Dose Effects of Aspirin on Gastric Prostaglandins and Stomach Mucosal Injury

right arrow Makau Lee; Byron Cryer; and Mark Feldman

1 February 1994 | Volume 120 Issue 3 | Pages 184-189

Objective: To determine if a dose of aspirin exists that might inhibit thromboxane-dependent platelet function without causing gastric mucosal injury, we studied the effects of a wide range of doses of aspirin (3 mg/d to 2600 mg/d) on gastric juice prostaglandins (PGE2 and PGF2{alpha}), on serum thromboxane B2, and on stomach mucosal injury as reflected by gastric juice hemoglobin and DNA concentrations.

Design: A randomized, placebo-controlled study.

Setting: Research laboratory at a Veterans Affairs medical center.

Participants: 16 healthy volunteers (5 men and 11 women).

Intervention: In the first part of the study, volunteers received placebo; aspirin, 324 mg/d; 1300 mg/d; or 2600 mg/d for 2 days.
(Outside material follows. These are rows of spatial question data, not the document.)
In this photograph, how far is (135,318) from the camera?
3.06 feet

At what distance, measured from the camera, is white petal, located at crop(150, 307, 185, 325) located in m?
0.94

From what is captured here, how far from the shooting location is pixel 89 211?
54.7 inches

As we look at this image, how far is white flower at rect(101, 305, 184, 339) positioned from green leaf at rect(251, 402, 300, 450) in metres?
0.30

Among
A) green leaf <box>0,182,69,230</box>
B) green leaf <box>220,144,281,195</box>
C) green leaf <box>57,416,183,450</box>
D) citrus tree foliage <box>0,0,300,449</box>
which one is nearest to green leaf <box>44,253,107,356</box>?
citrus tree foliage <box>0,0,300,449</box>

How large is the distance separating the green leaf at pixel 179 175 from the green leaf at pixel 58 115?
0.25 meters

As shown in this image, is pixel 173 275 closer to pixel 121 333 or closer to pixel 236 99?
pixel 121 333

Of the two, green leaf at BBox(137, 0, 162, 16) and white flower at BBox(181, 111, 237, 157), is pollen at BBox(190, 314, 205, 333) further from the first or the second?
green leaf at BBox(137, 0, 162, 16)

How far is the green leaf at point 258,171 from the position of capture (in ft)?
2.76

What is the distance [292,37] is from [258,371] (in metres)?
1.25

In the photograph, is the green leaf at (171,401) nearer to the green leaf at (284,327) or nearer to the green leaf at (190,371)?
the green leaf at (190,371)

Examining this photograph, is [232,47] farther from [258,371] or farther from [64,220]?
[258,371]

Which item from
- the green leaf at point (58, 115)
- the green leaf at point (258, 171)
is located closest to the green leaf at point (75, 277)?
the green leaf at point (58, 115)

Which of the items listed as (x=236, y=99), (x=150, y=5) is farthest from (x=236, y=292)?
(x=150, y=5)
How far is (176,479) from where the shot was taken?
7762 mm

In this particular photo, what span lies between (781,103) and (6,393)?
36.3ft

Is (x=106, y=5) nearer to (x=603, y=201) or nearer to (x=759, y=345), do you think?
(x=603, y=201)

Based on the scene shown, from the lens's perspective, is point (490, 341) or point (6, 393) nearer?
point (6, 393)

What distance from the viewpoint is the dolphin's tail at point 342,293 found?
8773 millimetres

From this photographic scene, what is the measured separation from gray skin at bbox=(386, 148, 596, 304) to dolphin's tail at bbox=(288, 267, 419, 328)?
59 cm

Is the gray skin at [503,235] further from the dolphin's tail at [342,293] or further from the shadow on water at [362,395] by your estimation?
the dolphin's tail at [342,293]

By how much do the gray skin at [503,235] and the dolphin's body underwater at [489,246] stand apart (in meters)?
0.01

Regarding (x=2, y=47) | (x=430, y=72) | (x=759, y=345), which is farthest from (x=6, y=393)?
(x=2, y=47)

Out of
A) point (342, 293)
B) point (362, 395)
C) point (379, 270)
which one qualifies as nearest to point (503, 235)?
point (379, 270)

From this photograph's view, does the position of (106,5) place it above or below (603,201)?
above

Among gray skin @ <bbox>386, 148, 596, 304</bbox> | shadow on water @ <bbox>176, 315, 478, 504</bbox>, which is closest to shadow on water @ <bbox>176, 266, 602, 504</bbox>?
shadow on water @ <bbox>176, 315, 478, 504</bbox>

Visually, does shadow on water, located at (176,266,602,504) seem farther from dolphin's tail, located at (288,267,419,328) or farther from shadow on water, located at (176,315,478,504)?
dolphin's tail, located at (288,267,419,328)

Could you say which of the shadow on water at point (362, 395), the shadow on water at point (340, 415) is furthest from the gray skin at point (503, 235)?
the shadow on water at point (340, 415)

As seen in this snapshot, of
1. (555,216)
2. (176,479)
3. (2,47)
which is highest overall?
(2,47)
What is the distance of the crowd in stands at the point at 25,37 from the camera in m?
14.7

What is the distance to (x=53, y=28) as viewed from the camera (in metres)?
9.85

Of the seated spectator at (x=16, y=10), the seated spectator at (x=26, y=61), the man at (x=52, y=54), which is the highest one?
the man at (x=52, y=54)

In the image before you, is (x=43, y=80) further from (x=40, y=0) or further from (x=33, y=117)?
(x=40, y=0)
In the second part, volunteers received placebo; aspirin, 3 mg/d; 10 mg/d; 30 mg/d; or 81 mg/d for 8 days.

Measurements: Gastric juice PGE2 and PGF2{alpha}, hemoglobin and DNA concentrations; gastric juice volume and acidity; and serum salicylate and thromboxane B2 concentrations.

Results: In the first part, significant and similar (approximately 50%) inhibition of gastric juice prostaglandin output was observed with daily aspirin doses of 324 to 2600 mg. However, a significant increase in gastric juice hemoglobin output occurred only with 2600 mg/d. In the second part, significant inhibition (approximately 50%) of gastric PGE2 output was noted at a daily aspirin dose of 30 mg. Lower aspirin doses did not reduce PGE2 output significantly, although these doses did significantly reduce serum thromboxane B2 in a dose-related manner.

Conclusions: Aspirin can significantly reduce serum thromboxane B2 at doses of 3 mg/d or 10 mg/d, which are significantly below the threshold dose for significant gastric prostaglandin inhibition and acute stomach mucosal injury.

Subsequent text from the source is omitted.